Sunday, 6 December 2015

helping house sparrows

The chatter of house sparrows (passer domesticus) from deep within a privet hedge was part of the soundtrack of my childhood.

Their large, untidy nests hung bedraggled from gutter downpipes. Sparrows were everywhere and we took them for granted. They colonised house martin nests, ate the crocus flowers and flooded down onto the lawn for discarded slices of Wonderloaf or Sunblest.

George Monbiot talks about 'shifting baseline syndrome'. An ungainly term but meaning that we look back to our childhood as the norm but this norm is not how it always was or has to be. My norm was of an abundance of house sparrows - and there must have been an abundance. I grew up on Nottingham's Clifton Estate which at the time was considered to be the largest social housing development in Europe. And during my childhood the estate of thousands of new homes (less than a decade old) was truly stuffed with these little birds.  From nothing, the house sparrows completely colonised the estate.
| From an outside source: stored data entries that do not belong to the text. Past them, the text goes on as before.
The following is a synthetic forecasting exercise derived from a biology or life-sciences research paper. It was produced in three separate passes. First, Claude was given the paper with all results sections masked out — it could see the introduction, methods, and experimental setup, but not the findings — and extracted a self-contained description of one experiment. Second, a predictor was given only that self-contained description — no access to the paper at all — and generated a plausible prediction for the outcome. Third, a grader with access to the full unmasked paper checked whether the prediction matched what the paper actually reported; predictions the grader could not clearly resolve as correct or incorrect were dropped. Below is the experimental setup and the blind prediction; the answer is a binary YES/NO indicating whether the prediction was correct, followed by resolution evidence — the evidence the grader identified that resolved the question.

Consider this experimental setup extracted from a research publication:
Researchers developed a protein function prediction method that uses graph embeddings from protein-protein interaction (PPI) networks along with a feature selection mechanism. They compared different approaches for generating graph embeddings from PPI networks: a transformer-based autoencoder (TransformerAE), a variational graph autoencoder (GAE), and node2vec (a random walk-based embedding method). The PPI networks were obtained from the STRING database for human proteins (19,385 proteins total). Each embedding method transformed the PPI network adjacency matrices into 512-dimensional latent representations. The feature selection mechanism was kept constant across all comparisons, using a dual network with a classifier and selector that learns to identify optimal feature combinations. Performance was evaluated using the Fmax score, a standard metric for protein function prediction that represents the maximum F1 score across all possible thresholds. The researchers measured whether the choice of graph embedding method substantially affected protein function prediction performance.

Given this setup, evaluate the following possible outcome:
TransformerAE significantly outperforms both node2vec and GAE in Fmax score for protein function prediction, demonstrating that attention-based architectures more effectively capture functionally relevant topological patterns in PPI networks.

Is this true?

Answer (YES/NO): NO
Sadly, for more recent generations, it is their 'norm' that their new homes will not have the company of house sparrows. So the new generations do not feel the loss that I sense at the absence of these chirpy chappies*. And so there is not pressure to address the shortages because these new generations consider the absence to be 'the norm'.

a cock sparrer
Fast forward many years and I had a home of my own. And house sparrows, although less abundant, were there, squabbling in the pyracantha bush and gobbling seed on the bird table. Then our neighbours had their facias and soffits replaced and simultaneously it seems we lost the sparrows. The birds lost their nesting sites and we never saw them in the garden again.
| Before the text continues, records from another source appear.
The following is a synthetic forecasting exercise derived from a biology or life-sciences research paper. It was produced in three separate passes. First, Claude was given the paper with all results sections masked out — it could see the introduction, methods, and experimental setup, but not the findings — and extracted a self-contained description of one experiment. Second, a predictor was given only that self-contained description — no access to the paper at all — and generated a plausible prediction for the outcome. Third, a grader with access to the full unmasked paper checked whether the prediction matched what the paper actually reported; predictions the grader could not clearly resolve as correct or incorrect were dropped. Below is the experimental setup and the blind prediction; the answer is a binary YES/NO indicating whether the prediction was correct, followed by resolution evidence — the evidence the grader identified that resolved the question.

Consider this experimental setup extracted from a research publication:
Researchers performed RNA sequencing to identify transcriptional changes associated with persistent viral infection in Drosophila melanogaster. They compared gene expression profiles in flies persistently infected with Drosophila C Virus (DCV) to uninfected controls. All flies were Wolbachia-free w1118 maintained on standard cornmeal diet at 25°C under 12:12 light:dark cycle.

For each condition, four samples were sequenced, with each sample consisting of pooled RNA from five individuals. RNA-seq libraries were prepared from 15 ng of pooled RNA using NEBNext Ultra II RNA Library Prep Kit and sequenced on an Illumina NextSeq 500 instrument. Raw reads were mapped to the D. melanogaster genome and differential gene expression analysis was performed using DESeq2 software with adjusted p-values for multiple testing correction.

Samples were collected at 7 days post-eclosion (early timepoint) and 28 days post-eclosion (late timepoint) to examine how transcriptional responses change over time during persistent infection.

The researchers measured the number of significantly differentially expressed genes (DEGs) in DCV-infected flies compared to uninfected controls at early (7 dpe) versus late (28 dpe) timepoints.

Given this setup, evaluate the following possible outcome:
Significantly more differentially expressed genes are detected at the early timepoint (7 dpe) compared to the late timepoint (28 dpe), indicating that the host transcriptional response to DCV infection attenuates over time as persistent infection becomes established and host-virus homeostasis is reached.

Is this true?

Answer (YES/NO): NO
This may sound an over-reaction but I was truly sad. I bought and sited a house sparrow colony box. But the only user was a lone great tit. The sparrows had gone.
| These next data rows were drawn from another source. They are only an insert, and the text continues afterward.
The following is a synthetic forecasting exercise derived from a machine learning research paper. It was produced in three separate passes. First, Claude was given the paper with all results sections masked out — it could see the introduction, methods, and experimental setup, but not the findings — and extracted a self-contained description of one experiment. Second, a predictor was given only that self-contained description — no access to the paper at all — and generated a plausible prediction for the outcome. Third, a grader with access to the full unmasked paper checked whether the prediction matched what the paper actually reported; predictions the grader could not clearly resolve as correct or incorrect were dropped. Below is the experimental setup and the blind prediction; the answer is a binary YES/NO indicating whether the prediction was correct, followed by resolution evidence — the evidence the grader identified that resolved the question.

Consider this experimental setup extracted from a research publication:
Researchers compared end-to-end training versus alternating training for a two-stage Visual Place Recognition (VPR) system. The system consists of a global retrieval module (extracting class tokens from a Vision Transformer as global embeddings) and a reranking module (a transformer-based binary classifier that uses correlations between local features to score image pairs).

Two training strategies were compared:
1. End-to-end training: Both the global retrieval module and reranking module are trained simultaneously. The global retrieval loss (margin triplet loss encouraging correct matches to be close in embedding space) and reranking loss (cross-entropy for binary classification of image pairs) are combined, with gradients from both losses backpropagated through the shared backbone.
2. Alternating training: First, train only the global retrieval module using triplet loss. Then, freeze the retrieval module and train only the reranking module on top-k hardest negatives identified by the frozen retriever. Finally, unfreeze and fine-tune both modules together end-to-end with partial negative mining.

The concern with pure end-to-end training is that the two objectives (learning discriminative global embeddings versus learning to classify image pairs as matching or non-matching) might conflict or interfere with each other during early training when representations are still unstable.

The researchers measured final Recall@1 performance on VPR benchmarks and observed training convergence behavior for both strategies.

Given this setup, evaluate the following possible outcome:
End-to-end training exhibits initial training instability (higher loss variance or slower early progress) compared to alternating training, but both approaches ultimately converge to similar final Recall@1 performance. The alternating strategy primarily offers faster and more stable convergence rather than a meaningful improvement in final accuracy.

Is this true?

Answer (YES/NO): NO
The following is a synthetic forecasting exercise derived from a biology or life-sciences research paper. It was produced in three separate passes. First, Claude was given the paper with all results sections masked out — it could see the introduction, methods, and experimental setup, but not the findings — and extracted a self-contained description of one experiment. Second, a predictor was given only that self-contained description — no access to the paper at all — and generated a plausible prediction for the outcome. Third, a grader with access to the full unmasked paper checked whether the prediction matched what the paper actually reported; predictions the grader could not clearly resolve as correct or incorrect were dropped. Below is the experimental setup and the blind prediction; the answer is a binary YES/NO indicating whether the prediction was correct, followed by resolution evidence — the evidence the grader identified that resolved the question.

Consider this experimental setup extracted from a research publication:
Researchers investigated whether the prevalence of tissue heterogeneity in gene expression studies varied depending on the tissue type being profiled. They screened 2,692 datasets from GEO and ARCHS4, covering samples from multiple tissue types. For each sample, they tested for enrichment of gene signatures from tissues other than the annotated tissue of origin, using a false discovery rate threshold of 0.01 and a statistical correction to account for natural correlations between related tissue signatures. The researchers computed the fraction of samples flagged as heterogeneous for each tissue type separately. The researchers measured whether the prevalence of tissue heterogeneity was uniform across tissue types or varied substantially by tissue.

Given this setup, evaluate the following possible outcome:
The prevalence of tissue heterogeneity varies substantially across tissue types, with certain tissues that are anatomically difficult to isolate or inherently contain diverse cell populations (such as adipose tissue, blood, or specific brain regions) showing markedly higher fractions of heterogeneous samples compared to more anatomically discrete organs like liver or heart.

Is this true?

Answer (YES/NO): NO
Press the fast forward button again and we have our new home. And I hear (but rarely see) the house sparrows chattering deep within neighbours' gardens.

Time for action!

What do house sparrows need?

They need cover. They love to hop about in their social groups, chatting away but within the cover of an impenetrable shrub.
We have a long privet hedge. Cut 'tight' to create a compact boundary. Perfect for house sparrows.

They need food and water during the breeding season and for the rest of the year.

In the breeding season house sparrows feed their young on spiders and other invertebrates. Our garden is proving home to a myriad of spiders and creepy crawlies. Our wood chipping mulches are frequently shrouded in the webs of ground spiders. I'm hoping there's plenty of food there for the birds. If there isn't it would be possible to supplement their diet with live mealworms during the breeding season.

The winter food of sparrows is grain but the efficiency of our farmers in preventing spilt grain is to the detriment of all seed eating birds. We can help though. I'm providing bird seed in feeders close to the privet hedge and sparrows (notoriously conservative!) have slowly begun to come to the feeders. They are now with us each day, using the protection of the hedge, eating at the feeders or on the ground beneath as their family members cast showers of grain from the feeders above... So far I've counted six individuals.

Of course, sparrows like all living things, need water. 
four home house sparrow terrace
I have a small pond dug out near to the privet hedge (waiting for its liner) to help quench the sparrows' thirst in the hot summer months.

And sparrows need nest sites.

Our new home presents no opportunities for sparrows to breed. We've built it too well!!

Nesting boxes are the option here. Sparrows are unusual in that they like to nest close to other members of their species. Really close. Next door.

I've made and sited two house sparrow terraces. The new one (pictured) is a terrace with four homes on offer. In cedar to match the cladding. I've stuffed the boxes with leaves and straw so it feels like home the moment the birds peek in.

My dream is a score of house sparrows.

It's over to them now....

* As a footnote to 'shifting baseline syndrome', the naturalist Joseph Whittaker remarked at the turn of the twentieth century that neighbouring Blidworth Dale rang to the 'crex crex' call of corn crakes. Sadly, corn crakes were lost as soon as mechanised harvesting came along and are long gone from Nottinghamshire. We have to travel to distant Scottish islands to hear them calling now. How I would love Joseph Whittaker's 'norm'.